[Start of Document text]

-pctilesets- downloadable from SSC: percentile sets

Nick Cox

Join Date: Mar 2014

Posts: 35694
#1

-pctilesets- downloadable from SSC: percentile sets

11 Nov 2024, 06:01

As promised in https://www.statalist.org/forums/for...-interval-sets a new command pctilesets is now downloadable from SSC.

Stata 8.1 is required.

Here is the executive summary (edited very slightly) from

Code:

ssc desc pctilesets

to enable you to decide quickly whether you should care.

pctilesets computes percentile or quantile sets. It is a
wrapper for summarize. Typically the user will specify one or
more of the options minimum, maximum or pctile() to select
extremes and/or any or all of the percentiles for 1, 5, 10, 25
(lower quartile), 50 (median), 75 (upper quartile), 90, 95 and
99% cumulative probability. There are two syntaxes, for
variables and for groups of observations. pctilesets by default
lists its results. Although saving to a permanent dataset is
optional, that is the intended key to many useful applications,
graphical and otherwise.

A percentile set consists of a temporary dataset consisting of some or occasionally all of the following variables.

* varname is a string variable holding the name or names of the variable(s) being summarized.

* varlabel is a string variable holding the variable label of each variable being summarized. If no variable label has been defined, the value is instead the
variable name.

* (Groups syntax only) origgvar is a numeric or string variable as specified in the over() option.

* (Groups syntax only) groupvar is a string variable holding the name of the group variable specified in the over() option.

* (Groups syntax only) gvarlabel is a string variable holding the variable label of the group variable groupvar specified in the over() option. If no variable label
has been defined, the value is instead the variable name.

* (Groups syntax only) group is a numeric variable with value labels describing each distinct value of groupvar. Each such variable has integer values 1 up and
value labels derived from the variable specified.

* n is a numeric variable holding the number of observations used in the estimate.

* Any or all of min, p1, p5, p10, p25, p50, p75, p90, p95, p99 or max holding results for the measure concerned.

(Detail: As first posted, the help file contains a typo in the explanation above that will be corrected in due course.)

* weights is a string variable appearing if (and only if) weights were specified as a record of such use.

Examples may well serve better than any amount of exegesis. Those here stress graphical applications, which I have most in mind for my own use, but other uses may well occur to you.

[End of Document text]

**Set of tasks**.
• A. Answer these from the pctilesets post, one line each:
(i) Which version of Stata is required?
(ii) Which existing command is pctilesets a wrapper for?
(iii) What value does varlabel take when no variable label has been defined?
• B. According to the pctilesets post, why is saving results to a permanent dataset worth doing even though it is optional?
• C. Extend the post about pctilesets, picking up after its final sentence.
The lines that come next are separate material, unrelated to the pctilesets post.

[Start of Given data]

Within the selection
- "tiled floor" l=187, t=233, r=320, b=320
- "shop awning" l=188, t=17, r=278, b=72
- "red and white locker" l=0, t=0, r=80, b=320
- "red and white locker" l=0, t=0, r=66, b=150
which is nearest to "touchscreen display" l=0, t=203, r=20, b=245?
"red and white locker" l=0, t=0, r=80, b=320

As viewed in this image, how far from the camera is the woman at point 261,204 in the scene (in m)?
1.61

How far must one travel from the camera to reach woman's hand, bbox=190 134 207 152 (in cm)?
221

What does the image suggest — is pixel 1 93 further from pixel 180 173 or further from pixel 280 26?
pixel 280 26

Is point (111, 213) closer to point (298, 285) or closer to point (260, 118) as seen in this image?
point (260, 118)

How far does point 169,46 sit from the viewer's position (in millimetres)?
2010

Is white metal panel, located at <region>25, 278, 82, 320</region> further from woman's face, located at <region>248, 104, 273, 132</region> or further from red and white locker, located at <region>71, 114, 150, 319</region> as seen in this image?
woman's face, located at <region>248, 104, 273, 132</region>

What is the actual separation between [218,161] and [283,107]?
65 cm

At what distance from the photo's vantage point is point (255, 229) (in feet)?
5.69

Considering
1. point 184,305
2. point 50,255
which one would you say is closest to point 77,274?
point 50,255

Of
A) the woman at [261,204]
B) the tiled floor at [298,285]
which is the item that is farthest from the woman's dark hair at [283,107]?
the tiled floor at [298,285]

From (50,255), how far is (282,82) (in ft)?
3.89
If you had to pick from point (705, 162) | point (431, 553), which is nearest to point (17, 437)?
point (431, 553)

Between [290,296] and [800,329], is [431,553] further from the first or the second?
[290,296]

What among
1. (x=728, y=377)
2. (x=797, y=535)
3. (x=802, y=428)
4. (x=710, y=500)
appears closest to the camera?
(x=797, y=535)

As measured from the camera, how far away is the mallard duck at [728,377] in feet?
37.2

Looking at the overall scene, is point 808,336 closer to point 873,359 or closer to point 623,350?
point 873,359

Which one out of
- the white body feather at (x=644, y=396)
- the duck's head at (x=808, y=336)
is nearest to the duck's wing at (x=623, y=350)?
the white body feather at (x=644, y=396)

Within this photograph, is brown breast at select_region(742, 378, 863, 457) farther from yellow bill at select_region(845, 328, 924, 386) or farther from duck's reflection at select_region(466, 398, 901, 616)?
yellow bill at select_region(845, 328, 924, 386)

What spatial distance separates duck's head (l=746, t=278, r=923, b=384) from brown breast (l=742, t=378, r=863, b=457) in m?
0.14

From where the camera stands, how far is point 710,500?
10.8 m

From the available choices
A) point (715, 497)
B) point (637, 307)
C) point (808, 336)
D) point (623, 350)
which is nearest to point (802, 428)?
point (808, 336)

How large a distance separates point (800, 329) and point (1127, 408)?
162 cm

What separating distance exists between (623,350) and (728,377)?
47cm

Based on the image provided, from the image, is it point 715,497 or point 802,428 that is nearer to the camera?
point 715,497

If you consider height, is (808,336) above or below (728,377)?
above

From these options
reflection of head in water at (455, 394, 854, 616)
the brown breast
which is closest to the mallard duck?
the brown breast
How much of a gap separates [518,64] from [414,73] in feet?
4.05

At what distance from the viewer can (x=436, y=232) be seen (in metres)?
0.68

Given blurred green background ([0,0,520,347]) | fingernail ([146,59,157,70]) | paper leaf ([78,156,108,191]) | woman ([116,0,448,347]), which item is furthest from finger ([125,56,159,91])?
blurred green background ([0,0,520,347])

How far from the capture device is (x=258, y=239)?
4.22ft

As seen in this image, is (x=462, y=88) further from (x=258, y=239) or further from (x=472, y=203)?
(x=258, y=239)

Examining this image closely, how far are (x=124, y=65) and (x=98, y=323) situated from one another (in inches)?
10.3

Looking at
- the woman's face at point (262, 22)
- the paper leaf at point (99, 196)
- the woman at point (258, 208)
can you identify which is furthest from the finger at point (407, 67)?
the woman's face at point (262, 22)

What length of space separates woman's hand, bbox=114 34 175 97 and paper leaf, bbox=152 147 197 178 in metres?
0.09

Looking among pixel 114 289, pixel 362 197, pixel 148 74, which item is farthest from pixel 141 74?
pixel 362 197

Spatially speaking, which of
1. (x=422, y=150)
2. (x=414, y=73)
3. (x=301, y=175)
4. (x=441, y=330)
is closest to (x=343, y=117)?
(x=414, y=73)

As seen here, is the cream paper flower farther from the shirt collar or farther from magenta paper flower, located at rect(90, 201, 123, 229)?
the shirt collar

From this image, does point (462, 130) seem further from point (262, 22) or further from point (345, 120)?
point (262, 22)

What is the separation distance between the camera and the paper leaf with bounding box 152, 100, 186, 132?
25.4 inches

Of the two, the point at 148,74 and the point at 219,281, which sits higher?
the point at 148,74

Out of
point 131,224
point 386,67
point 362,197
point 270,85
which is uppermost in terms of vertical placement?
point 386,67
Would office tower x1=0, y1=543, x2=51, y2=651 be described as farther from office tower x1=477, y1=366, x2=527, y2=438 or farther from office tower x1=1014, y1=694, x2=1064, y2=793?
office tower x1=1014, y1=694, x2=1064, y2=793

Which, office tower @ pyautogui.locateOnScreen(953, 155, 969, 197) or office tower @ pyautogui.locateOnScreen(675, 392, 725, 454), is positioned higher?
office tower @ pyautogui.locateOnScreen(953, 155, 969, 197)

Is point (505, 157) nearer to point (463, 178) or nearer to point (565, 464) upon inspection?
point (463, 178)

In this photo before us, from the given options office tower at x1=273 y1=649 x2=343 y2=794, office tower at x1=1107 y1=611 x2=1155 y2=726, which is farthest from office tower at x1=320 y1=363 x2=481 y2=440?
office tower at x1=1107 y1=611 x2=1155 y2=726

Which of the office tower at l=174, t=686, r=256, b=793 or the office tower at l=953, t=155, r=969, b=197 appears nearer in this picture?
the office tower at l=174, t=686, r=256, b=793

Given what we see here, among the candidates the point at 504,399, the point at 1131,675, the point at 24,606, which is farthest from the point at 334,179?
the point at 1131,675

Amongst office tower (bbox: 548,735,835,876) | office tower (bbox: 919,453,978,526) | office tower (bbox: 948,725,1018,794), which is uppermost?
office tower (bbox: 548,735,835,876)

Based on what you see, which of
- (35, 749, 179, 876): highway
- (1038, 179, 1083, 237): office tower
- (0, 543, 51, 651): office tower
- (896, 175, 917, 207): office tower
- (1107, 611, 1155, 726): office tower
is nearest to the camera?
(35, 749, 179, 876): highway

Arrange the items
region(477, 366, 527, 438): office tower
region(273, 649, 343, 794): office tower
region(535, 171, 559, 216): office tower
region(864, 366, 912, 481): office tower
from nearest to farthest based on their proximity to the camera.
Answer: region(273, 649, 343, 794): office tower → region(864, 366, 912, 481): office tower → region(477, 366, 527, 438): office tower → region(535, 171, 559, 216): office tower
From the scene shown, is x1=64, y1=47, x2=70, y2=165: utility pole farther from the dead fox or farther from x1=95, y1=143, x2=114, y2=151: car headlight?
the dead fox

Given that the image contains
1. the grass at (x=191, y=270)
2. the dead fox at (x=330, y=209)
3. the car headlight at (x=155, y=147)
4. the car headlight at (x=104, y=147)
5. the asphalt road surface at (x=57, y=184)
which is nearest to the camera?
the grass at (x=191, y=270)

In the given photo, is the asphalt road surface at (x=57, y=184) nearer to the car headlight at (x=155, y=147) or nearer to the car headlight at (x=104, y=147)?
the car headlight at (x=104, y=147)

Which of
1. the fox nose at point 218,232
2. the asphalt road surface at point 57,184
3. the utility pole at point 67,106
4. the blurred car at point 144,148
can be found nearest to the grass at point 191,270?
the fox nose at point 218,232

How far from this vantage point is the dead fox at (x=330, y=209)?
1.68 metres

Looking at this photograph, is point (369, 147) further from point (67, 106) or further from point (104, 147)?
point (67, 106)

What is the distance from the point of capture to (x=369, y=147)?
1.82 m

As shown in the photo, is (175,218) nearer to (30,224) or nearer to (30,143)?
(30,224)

[End of Given data]

**Answers for the exercise**.
• A.
(i) Stata 8.1
(ii) summarize
(iii) The variable name

• B. Saving to a permanent dataset is the intended key to many useful applications, graphical and otherwise.

• C.
In this first example, I use qplot from the Stata Journal for quantile plots and in the spirit, if not quite the letter, of Emanuel Parzen https://www.jstor.org/stable/2286734 present hybrid quantile-box plots that aim for a combination of the informative detail of quantile plots with the skeletal summary of box plots. The detail exploited is that each cumulative probability scale on the x axis is known to stretch from 0 to 1, so 1.1 is a safe place to put the box plots. Naturally there are other ways to do that: you could call up egen repeatedly to put the five-number summaries (extremes, quartiles, median) in new variables. With this design there is no need for arbitrary criteria on what to show beyond the quartiles. (Tukey's rule of thumb to plot points individually if and only if they lie at least 1.5 IQR from the nearer quartile seems to remain the most common convention, but there is all too much evidence that it is, variously, not explained at all by authors who use it, or poorly explained, or even incorrectly explained. It may safely be guessed that readers are often not well placed to know better.

Code:

. sysuse auto, clear . pctilesets mpg, p(25 50 75) min max over(foreign) saving(foo, replace) . clonevar origgvar=foreign . merge m:1 origgvar using foo . gen where = 1.1 . #delimit ; . qplot mpg, ms(O) by(foreign, note("") legend(off)) addplot(scatter p50 where, ms(Dh) msize(medlarge) pstyle(p2) xla(0 1 0.25 "0.25" 0.5 "0.5" 0.75 "0.75") xtitle(Fraction of data) || rbar p75 p25 where, fcolor(none) barw(0.12) pstyle(p2) || rspike p25 min where, pstyle(p2) || rspike p75 max where, pstyle(p2)) name(QB1, replace); . #delimit cr

As a twist on that, let's use the normal distribution as reference. That doesn't imply an attitude that the data are, or should be, normally distributed, any more than the default quantile plot implies that the data are, or should be, uniformly distributed.

In practice you may need two passes, or a small calculation on the side, to work out a good location for the box plots.

Code:

. replace where = 2.7 . #delimit ; . qplot mpg, ms(O) by(foreign, note("") legend(off)) xla(-2/2) xtitle(Standard normal deviate) addplot(scatter p50 where, ms(Dh) msize(medlarge) pstyle(p2) || rbar p75 p25 where, fcolor(none) barw(0.44) pstyle(p2) || rspike p25 min where, pstyle(p2) || rspike p75 max where, pstyle(p2)) trscale(invnormal(@)) name(QB2, replace); . #delimit cr

As yet another twist, we revert to Parzen's original idea that the quantile plot and the box plot can share exactly the same space: not only are median and quartiles levels that can be shown on the quantile axis, so also 0.25 0.5 0.75 are levels that can be shown on the probability axis.

I like the mantra for explaining the idea that

if half the data points -- those between the quartiles -- lie inside each box, then as part of the same idea half the data points must lie outside each box -- and often they are the more interesting or important half!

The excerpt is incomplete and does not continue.